*Available records*.
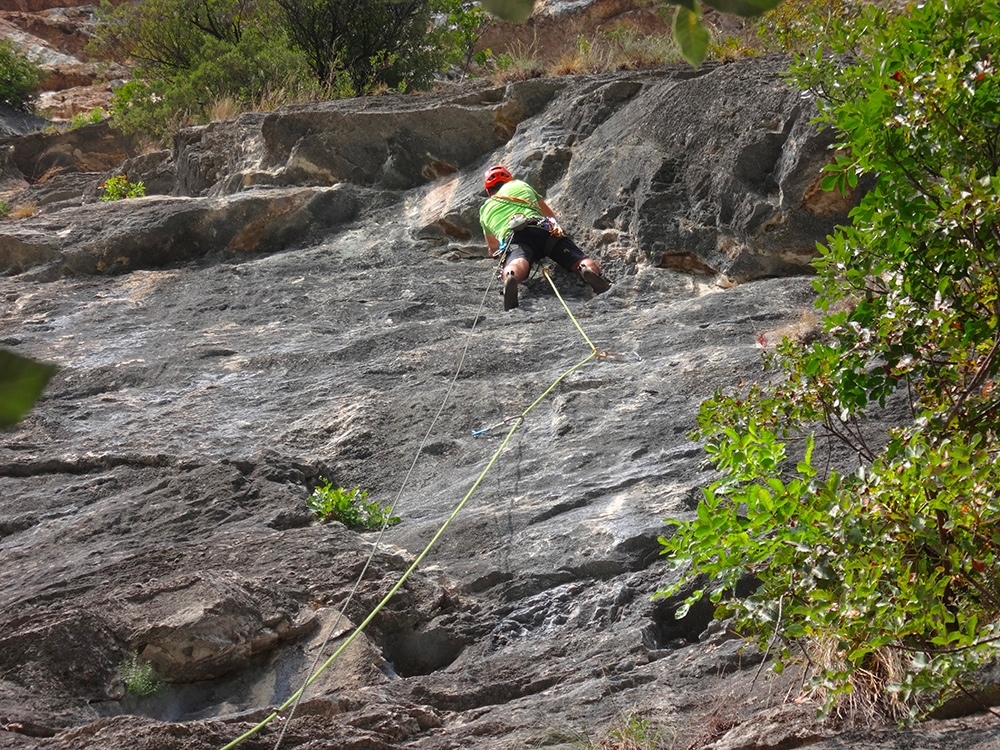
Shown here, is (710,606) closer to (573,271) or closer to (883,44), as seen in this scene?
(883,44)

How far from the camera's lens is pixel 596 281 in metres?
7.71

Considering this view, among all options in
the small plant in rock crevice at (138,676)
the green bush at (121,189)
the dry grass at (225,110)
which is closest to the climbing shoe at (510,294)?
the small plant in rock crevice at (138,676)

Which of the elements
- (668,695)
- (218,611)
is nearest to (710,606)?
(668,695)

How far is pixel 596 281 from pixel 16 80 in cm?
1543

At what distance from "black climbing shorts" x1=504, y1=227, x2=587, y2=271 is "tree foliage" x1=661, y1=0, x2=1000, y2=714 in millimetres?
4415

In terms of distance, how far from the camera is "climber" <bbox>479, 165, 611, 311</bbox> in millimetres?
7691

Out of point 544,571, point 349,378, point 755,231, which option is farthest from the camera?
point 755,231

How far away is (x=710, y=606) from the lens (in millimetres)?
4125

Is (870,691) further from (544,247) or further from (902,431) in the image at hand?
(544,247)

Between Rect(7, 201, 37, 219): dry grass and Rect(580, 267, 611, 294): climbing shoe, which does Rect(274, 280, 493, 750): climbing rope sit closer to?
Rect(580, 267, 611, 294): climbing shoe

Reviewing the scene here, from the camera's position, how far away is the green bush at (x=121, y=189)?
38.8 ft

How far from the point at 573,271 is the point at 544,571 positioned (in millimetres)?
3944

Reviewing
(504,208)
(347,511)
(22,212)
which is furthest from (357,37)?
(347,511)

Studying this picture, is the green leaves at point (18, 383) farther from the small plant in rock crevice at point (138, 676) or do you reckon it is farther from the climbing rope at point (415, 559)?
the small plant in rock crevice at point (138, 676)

---

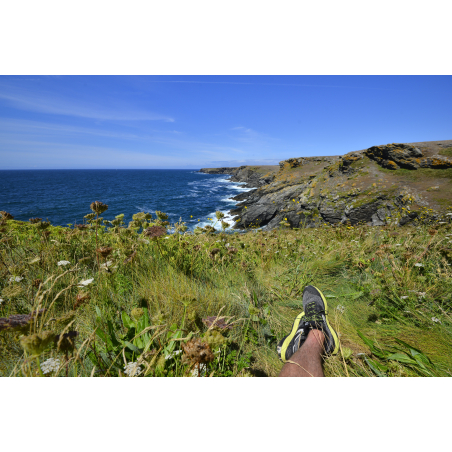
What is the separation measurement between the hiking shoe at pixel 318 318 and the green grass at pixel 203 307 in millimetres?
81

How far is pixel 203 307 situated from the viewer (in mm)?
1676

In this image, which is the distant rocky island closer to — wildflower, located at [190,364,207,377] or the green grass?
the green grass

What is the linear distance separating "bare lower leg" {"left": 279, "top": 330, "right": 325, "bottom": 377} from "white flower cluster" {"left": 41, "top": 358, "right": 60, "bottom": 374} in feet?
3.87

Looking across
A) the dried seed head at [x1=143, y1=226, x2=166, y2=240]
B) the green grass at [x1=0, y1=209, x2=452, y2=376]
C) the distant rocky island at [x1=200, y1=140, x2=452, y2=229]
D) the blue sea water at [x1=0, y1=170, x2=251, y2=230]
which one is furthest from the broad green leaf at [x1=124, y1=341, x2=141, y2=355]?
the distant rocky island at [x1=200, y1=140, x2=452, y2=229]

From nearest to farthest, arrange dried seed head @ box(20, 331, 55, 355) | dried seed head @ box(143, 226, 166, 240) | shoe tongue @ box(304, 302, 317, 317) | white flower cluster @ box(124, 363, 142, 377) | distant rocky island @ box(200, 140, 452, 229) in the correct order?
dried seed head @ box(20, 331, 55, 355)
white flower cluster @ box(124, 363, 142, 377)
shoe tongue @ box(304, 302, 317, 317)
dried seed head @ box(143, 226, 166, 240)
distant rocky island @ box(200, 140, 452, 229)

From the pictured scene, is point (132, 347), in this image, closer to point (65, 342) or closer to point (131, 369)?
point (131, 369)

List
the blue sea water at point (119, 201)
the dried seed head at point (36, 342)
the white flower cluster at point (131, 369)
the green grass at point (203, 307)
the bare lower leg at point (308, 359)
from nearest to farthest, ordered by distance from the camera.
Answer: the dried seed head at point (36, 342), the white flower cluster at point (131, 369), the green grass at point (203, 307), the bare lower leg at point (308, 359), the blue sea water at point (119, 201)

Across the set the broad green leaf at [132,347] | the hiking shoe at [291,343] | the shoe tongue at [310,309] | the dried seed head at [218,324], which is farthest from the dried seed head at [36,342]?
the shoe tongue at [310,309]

*Objective*.
Copy out the rows between the line holding "From nearest to farthest, arrange" and the line holding "Answer: the dried", inclusive, keeping every word and symbol unchanged.

*Result for this task*.
From nearest to farthest, arrange dried seed head @ box(20, 331, 55, 355) | dried seed head @ box(143, 226, 166, 240) | shoe tongue @ box(304, 302, 317, 317) | white flower cluster @ box(124, 363, 142, 377) | distant rocky island @ box(200, 140, 452, 229) in the correct order?
dried seed head @ box(20, 331, 55, 355)
white flower cluster @ box(124, 363, 142, 377)
shoe tongue @ box(304, 302, 317, 317)
dried seed head @ box(143, 226, 166, 240)
distant rocky island @ box(200, 140, 452, 229)

From the pictured scene, is point (132, 347), in this image, closer to point (65, 342) or closer to point (131, 369)?
point (131, 369)

List
the blue sea water at point (119, 201)
the dried seed head at point (36, 342)
the white flower cluster at point (131, 369)
the green grass at point (203, 307)
the bare lower leg at point (308, 359)
from nearest to farthest, ordered by distance from the camera.
Answer: the dried seed head at point (36, 342), the white flower cluster at point (131, 369), the green grass at point (203, 307), the bare lower leg at point (308, 359), the blue sea water at point (119, 201)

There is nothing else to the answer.